Try it -
What is needed is an exact copy of all the records below.

[Transcribed page contents]
▽
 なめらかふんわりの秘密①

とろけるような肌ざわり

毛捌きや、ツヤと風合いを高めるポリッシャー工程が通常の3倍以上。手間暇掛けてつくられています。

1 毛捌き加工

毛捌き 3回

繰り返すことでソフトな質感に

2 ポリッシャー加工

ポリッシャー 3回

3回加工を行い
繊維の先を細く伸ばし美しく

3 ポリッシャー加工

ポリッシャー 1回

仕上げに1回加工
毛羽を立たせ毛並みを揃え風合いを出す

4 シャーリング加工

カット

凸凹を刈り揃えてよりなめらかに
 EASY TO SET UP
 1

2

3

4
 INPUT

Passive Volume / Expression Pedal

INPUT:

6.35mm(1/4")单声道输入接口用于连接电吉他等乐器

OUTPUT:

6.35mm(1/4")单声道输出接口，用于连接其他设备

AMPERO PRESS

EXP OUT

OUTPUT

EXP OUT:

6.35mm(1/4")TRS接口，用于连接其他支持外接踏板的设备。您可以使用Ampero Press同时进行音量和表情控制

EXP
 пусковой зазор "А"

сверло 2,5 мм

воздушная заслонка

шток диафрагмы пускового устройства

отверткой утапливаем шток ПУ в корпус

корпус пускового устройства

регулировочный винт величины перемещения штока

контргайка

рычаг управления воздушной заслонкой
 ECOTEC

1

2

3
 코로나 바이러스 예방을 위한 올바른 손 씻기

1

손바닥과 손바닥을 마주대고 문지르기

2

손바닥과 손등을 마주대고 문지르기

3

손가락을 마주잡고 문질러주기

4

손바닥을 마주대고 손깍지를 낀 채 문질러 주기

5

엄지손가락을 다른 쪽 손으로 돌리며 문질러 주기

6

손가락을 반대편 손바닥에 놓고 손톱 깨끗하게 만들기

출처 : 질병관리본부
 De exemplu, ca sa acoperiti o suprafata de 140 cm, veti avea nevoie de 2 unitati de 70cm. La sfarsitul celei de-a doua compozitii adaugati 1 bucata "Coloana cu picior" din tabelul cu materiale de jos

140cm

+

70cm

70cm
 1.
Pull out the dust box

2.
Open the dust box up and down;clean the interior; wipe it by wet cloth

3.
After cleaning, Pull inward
△
Task answer -
 なめらかふんわりの秘密①

とろけるような肌ざわり

毛捌きや、ツヤと風合いを高めるポリッシャー工程が通常の3倍以上。手間暇掛けてつくられています。

1 毛捌き加工

毛捌き 3回

繰り返すことでソフトな質感に

2 ポリッシャー加工

ポリッシャー 3回

3回加工を行い
繊維の先を細く伸ばし美しく

3 ポリッシャー加工

ポリッシャー 1回

仕上げに1回加工
毛羽を立たせ毛並みを揃え風合いを出す

4 シャーリング加工

カット

凸凹を刈り揃えてよりなめらかに
 EASY TO SET UP
 1

2

3

4
 INPUT

Passive Volume / Expression Pedal

INPUT:

6.35mm(1/4")单声道输入接口用于连接电吉他等乐器

OUTPUT:

6.35mm(1/4")单声道输出接口，用于连接其他设备

AMPERO PRESS

EXP OUT

OUTPUT

EXP OUT:

6.35mm(1/4")TRS接口，用于连接其他支持外接踏板的设备。您可以使用Ampero Press同时进行音量和表情控制

EXP
 пусковой зазор "А"

сверло 2,5 мм

воздушная заслонка

шток диафрагмы пускового устройства

отверткой утапливаем шток ПУ в корпус

корпус пускового устройства

регулировочный винт величины перемещения штока

контргайка

рычаг управления воздушной заслонкой
 ECOTEC

1

2

3
 코로나 바이러스 예방을 위한 올바른 손 씻기

1

손바닥과 손바닥을 마주대고 문지르기

2

손바닥과 손등을 마주대고 문지르기

3

손가락을 마주잡고 문질러주기

4

손바닥을 마주대고 손깍지를 낀 채 문질러 주기

5

엄지손가락을 다른 쪽 손으로 돌리며 문질러 주기

6

손가락을 반대편 손바닥에 놓고 손톱 깨끗하게 만들기

출처 : 질병관리본부
 De exemplu, ca sa acoperiti o suprafata de 140 cm, veti avea nevoie de 2 unitati de 70cm. La sfarsitul celei de-a doua compozitii adaugati 1 bucata "Coloana cu picior" din tabelul cu materiale de jos

140cm

+

70cm

70cm
 1.
Pull out the dust box

2.
Open the dust box up and down;clean the interior; wipe it by wet cloth

3.
After cleaning, Pull inward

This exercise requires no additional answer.